制作された作品は,その教育的な価値や品質のみならず,作品が完成するまでにいかに協力しあえたか,インターネットの特性を活かしたインタラクティブ性の見られる作品かどうか,完成した作品が世界の人々からどれだけ広くアクセスされているか,またその可能性があるかどうか,などが評価されます。審査の結果,部門ごとに「プラチナ賞(Platinum)」「金賞(Gold)」「銀賞(Silver)」が決定するとともに,部門を越えて最も優秀な作品には「最優秀賞(Best of Contest)」が与えられ,生徒には25,000ドルの奨学金が授与されます。
97年に最優秀賞(Best of Contest)を受賞した作品は『 Where Earth Meets Sky: The Himalayas(地球が空に触れる場所:ヒマラヤ山脈)』で,ヒマラヤの地理的な位置,地学的な生成過程,トレッキングガイド,多様な動植物などを網羅的に紹介するとともに,その生態系が現在環境問題にさらされているということを伝えています。

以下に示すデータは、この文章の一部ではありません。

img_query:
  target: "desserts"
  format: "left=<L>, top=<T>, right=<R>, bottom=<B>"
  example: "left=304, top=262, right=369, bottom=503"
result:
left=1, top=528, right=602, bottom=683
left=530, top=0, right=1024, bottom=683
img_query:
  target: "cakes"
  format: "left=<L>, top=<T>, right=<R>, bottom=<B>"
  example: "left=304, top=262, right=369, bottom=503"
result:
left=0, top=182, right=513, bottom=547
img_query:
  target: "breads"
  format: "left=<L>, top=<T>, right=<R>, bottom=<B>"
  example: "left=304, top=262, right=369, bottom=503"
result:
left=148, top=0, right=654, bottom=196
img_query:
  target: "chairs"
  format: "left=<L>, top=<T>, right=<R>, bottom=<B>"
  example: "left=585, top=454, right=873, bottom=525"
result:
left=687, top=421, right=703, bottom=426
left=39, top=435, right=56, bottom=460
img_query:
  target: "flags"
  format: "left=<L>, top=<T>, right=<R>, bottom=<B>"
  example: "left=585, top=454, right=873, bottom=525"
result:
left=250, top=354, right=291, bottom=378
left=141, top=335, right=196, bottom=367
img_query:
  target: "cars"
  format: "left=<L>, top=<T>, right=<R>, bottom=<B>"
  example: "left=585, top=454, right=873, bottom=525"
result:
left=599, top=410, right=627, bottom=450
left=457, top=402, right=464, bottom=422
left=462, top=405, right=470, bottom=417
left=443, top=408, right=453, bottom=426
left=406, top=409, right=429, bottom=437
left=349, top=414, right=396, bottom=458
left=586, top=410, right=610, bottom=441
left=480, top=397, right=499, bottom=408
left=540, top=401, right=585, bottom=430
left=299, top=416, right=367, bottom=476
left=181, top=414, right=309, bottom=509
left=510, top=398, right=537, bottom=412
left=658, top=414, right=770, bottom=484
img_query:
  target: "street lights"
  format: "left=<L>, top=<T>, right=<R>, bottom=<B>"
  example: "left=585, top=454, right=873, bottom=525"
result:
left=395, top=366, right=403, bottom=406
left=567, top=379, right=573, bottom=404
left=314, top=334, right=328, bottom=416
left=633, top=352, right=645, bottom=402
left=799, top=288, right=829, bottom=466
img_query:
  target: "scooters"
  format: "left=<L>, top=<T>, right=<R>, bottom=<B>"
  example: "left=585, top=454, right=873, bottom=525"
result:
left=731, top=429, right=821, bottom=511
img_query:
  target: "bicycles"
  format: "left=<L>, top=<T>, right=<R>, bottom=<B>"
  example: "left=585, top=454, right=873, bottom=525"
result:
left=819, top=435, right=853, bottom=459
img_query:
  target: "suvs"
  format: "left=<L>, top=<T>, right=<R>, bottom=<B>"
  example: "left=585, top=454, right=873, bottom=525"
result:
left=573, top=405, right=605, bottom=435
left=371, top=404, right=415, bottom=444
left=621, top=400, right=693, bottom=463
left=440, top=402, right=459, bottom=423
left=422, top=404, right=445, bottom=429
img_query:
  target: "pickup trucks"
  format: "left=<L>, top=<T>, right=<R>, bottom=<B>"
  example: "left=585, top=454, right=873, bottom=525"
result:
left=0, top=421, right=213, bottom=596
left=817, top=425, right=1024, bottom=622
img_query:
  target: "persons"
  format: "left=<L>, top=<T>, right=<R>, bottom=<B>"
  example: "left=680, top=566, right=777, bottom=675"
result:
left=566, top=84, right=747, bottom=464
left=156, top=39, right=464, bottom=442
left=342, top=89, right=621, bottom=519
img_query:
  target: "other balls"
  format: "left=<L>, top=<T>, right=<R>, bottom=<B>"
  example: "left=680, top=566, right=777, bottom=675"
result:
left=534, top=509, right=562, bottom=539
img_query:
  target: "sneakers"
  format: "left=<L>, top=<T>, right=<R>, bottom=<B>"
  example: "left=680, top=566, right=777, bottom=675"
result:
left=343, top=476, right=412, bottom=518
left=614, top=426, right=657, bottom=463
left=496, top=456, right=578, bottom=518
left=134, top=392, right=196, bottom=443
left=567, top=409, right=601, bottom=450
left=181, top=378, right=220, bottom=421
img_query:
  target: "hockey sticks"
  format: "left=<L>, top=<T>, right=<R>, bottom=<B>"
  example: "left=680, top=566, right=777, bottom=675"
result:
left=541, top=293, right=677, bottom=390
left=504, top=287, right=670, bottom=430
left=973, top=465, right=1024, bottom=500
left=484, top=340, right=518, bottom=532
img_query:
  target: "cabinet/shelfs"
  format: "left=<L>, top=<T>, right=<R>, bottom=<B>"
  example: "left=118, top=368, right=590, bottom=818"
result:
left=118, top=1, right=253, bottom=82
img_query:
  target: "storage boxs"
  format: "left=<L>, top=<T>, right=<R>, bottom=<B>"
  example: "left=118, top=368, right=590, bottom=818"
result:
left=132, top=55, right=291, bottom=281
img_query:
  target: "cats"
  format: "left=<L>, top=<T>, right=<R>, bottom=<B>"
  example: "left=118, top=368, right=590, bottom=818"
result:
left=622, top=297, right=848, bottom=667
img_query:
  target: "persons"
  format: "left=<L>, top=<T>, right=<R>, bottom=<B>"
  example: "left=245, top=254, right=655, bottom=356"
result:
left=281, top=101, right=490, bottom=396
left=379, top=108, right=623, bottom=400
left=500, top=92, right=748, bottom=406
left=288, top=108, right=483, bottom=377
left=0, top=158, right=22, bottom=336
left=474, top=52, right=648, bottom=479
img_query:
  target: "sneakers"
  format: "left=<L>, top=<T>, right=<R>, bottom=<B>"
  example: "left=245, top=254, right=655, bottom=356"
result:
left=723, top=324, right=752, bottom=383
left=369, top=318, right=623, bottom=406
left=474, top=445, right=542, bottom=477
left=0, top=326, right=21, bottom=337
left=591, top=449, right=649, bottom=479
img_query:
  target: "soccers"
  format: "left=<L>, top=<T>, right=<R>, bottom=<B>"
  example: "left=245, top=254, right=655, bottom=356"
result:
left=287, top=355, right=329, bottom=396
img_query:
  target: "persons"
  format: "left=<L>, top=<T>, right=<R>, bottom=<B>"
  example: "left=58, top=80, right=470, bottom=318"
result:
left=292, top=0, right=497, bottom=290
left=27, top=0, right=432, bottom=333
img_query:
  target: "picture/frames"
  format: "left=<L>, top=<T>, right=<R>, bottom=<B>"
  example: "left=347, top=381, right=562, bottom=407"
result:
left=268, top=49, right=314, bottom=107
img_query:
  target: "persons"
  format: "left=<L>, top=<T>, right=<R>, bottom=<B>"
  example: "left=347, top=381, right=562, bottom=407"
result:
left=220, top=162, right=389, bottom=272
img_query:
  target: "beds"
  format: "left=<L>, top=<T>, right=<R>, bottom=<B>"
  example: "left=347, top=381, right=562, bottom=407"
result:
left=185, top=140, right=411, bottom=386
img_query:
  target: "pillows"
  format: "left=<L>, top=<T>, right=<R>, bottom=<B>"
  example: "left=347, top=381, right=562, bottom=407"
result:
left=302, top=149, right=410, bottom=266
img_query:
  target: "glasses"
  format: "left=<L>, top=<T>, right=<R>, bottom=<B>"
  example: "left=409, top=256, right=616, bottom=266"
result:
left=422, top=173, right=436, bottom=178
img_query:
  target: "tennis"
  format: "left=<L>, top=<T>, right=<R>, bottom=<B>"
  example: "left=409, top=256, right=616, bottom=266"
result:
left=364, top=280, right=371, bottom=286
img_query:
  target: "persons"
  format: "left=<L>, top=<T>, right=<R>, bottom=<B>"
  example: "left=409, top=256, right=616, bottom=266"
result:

98年に最優秀賞(Best of Contest)を受賞した作品は『The Soundry (音の科学館)』で,音について様様な角度から研究した作品です。「耳の仕組みと音を感知する方法」「音の物理学」「音の理学的,技術的応用」「音声技術の歴史」「インタラクティブ音声実験室」の5つのカテゴリから,音についての知識と理解を深めることが出来ます。
「ThinkQuest’99 Internet Challenge」は98年11月より参加募集を開始し,世界78カ国2,596チーム(6,567名)が参加し,最終的には744作品の提出がありました。
日本からも29チーム(65名)が英語での教材Web作りに挑戦しました。Internet Society の管理のもと,8月下旬よりオンラインによる第1次審査が行われ,セミファイナリスト153チームが発表され,その中で本校の佐藤有希さん(高校3年)と柴田巧君(高校3年)が参加した2チームが選ばれました。
佐藤さんは米国と南アフリカの高校生とチームを組み,文化大革命を中心とした現代中国について研究した作品「Discovering China: The Middle Kingdom」を制作しました。この作品は文化大革命を中心に,国家の成り立ち,事件,人物を丁寧に調査しまとめ,150ページ以上にも及ぶ内容があります。また,ビデオ映像をRealVideoで配信したり,様々な分野で活躍している人物,中華料理のレシピ,クイズ,掲示板など,見る人が内容を理解するとともに,楽しんで学習できるように工夫しています。